VORLIEGENDER TEXT
- - - - - - -

Integration auf Ennepetaler Art
[jpg] Für die Bundeskanzlerin Angela Merkel (CDU) war es ein besonderes Anliegen den ersten Integrationsgipfel 2006 auf den Weg zu bringen. Auslöser war der "Pisaschock", der Deutschland bescheinigte, dass Bildung etwas mit der Herkunft zu tun hat. Die deutschen Schüler schnitten allesamt viel schlechter ab als die Schüler in anderen Länder der OECD Studie.
War es unter den Konservativen und Liberalen abgemacht, dass die Zuwanderer selbst für ihre Integration sorgen müssten, fand unter Merkel ein Paradigmenwechsel statt. Nunmehr wollte man aktiv den Integrationsprozess der Zuwanderer befördern. Auf der anderen politischen Seite verabschiedete man sich sehr leise vom Multikultibegriff und erklärte diese Gedanken für überholt.

- - - - - - -

GESTELLTE AUFGABE
Was löste laut dem vorliegenden Text den ersten Integrationsgipfel 2006 aus? Die Daten haben keinen Bezug zum vorliegenden Text.

GESPEICHERTE DATEN
- - - - - - -

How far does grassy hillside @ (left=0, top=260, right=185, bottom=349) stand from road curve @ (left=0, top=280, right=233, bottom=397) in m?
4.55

- - - - - - -

ERGEBNIS DER AUFGABE
Der „Pisaschock“, der Deutschland bescheinigte, dass Bildung etwas mit der Herkunft zu tun hat.